### Estratto del documento

In particolare tiene banco in questi giorni l’atteggiamento dei parlamentari del MoVimento nei confronti della possibilità di formare un governo in coalizione – o dando un appoggio esterno anche limitato al primo voto di fiducia – con il centrosinistra. Atteggiamento che, salvo alcune sbavature, pare per ora molto compatto su un rifiuto totale di qualsiasi trattativa con gli altri partiti.

Si tratta di un modo di porsi che, per quanto più volte rimarcato dallo stesso leader del partito nel corso della campagna elettorale, costituisce una mutazione dai più inaspettata del ruolo del M5S, un vero e proprio rovesciamento valoriale rispetto a quanto è stato avviato e sta procedendo in modo molto fruttuoso ad esempio in Sicilia. Sostanzialmente, nella classifica valoriale del MoVimento 5 Stelle, il tema della distruzione del sistema partitico – o quantomeno dell’attuale classe dirigente del Paese – ha in qualche modo superato come priorità il tema dell’attività politica a favore del Paese e dei cittadini italiani.

L’assunto è forte, e naturalmente si espone a critiche ed obiezioni.

La prima osservazione riguarda il paragone con la Sicilia. In regione il Presidente non deve sottoporsi al voto di fiducia in quanto eletto direttamente dal popolo; in tal modo, il MoVimento 5 Stelle ha potuto iniziare un percorso di collaborazione con il centrosinistra unicamente dal punto di vista programmatico, basato su un confronto tra programmi paritario in cui entrambe le parti si sono trovate ad avanzare proposte e arrivare ad una cernita basata sul vaglio reciproco.

######
### Voci riportate

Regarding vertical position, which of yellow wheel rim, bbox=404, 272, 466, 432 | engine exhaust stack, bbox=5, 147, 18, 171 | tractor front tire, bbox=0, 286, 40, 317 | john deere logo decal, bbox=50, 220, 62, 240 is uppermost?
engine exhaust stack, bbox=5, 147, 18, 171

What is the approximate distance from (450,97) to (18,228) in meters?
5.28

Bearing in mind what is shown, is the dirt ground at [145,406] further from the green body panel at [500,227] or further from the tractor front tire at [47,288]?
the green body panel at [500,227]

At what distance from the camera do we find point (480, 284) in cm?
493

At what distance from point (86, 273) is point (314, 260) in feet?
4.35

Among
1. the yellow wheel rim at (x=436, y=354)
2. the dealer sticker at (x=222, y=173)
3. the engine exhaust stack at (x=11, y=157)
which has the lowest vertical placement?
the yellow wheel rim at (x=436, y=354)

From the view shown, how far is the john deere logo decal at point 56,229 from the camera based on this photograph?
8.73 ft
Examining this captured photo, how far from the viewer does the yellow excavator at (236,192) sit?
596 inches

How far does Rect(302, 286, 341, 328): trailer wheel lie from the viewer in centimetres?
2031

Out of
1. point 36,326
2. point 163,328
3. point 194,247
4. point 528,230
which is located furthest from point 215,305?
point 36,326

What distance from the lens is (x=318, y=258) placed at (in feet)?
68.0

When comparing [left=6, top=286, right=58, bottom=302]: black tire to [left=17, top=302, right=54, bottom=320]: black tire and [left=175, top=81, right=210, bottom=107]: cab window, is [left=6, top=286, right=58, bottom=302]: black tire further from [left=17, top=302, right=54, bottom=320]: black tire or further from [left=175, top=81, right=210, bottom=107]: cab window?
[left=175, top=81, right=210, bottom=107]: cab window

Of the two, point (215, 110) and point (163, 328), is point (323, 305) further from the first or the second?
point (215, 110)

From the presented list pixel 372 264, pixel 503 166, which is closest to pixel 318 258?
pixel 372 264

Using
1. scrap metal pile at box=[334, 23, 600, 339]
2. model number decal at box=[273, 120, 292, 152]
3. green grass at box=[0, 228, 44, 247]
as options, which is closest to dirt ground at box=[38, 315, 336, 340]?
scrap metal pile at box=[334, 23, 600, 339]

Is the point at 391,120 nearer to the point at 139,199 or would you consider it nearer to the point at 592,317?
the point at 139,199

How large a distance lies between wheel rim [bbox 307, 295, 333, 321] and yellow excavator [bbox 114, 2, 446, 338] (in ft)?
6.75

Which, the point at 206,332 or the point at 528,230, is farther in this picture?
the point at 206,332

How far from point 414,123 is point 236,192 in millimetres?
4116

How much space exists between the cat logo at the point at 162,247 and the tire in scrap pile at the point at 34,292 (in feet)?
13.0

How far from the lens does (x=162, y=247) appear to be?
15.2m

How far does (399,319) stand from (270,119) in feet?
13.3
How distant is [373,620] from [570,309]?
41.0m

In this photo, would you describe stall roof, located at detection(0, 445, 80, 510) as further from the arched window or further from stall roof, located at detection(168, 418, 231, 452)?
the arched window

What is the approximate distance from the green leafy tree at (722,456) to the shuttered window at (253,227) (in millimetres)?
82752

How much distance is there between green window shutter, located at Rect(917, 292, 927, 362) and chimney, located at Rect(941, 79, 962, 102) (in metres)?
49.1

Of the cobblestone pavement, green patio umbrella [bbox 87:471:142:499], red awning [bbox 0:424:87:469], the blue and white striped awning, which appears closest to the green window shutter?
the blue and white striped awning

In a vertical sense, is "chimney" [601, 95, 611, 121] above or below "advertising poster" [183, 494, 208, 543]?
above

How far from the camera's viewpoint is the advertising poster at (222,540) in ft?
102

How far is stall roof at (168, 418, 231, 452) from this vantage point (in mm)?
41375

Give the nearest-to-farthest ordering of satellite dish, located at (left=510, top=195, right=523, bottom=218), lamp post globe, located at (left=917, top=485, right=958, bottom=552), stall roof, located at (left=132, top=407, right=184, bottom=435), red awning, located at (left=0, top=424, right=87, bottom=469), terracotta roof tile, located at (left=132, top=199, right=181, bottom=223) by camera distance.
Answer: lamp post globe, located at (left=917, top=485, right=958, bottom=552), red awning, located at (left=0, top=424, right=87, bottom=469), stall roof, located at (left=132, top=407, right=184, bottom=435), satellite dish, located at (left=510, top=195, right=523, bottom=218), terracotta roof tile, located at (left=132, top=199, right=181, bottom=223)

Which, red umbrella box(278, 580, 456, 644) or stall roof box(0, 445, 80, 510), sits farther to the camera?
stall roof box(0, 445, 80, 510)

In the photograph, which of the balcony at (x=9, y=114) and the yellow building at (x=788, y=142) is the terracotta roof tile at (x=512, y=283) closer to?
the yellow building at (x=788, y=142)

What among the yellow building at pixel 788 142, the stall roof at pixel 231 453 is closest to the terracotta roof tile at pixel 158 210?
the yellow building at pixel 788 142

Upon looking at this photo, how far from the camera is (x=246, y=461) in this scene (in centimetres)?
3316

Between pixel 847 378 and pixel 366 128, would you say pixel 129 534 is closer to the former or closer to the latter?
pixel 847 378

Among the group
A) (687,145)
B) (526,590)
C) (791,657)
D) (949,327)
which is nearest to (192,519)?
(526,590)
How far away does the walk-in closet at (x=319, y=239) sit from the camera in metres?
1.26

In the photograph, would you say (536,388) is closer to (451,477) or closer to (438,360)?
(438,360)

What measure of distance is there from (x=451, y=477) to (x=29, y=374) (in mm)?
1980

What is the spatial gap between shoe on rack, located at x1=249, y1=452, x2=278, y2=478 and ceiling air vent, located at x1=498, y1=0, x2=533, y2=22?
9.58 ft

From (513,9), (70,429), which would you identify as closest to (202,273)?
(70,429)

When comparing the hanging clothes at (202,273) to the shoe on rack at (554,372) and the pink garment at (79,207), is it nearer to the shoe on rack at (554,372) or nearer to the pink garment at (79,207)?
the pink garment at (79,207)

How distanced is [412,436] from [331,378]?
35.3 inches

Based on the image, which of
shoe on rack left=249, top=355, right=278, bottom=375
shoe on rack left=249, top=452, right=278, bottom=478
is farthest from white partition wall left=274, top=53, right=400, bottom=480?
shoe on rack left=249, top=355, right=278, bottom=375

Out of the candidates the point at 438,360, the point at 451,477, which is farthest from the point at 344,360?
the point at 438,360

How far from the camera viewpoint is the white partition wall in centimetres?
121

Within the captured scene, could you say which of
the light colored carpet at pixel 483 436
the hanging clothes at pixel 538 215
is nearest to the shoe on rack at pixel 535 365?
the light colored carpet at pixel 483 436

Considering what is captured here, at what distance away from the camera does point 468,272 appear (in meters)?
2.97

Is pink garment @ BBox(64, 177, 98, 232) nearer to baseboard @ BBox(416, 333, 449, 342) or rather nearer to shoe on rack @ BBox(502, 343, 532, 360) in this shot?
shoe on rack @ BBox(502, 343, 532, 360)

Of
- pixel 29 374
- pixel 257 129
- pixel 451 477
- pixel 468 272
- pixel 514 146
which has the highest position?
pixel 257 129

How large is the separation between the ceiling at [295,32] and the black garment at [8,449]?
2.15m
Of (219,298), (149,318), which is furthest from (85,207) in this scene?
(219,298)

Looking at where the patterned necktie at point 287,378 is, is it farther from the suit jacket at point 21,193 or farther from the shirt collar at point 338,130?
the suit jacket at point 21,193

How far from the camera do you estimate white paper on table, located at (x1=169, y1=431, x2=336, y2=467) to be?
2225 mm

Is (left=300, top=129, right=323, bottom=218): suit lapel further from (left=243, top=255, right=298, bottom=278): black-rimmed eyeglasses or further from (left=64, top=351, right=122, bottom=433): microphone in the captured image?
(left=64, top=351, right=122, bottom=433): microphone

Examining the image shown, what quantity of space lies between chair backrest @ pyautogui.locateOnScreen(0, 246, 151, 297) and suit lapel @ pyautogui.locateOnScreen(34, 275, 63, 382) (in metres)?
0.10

######

Consegna:
Estragga dal brano sul MoVimento 5 Stelle il passo che inizia con le parole "La prima osservazione" e si chiude dopo "sul vaglio reciproco.", senza alcuna modifica.

Risposta:
La prima osservazione riguarda il paragone con la Sicilia. In regione il Presidente non deve sottoporsi al voto di fiducia in quanto eletto direttamente dal popolo; in tal modo, il MoVimento 5 Stelle ha potuto iniziare un percorso di collaborazione con il centrosinistra unicamente dal punto di vista programmatico, basato su un confronto tra programmi paritario in cui entrambe le parti si sono trovate ad avanzare proposte e arrivare ad una cernita basata sul vaglio reciproco.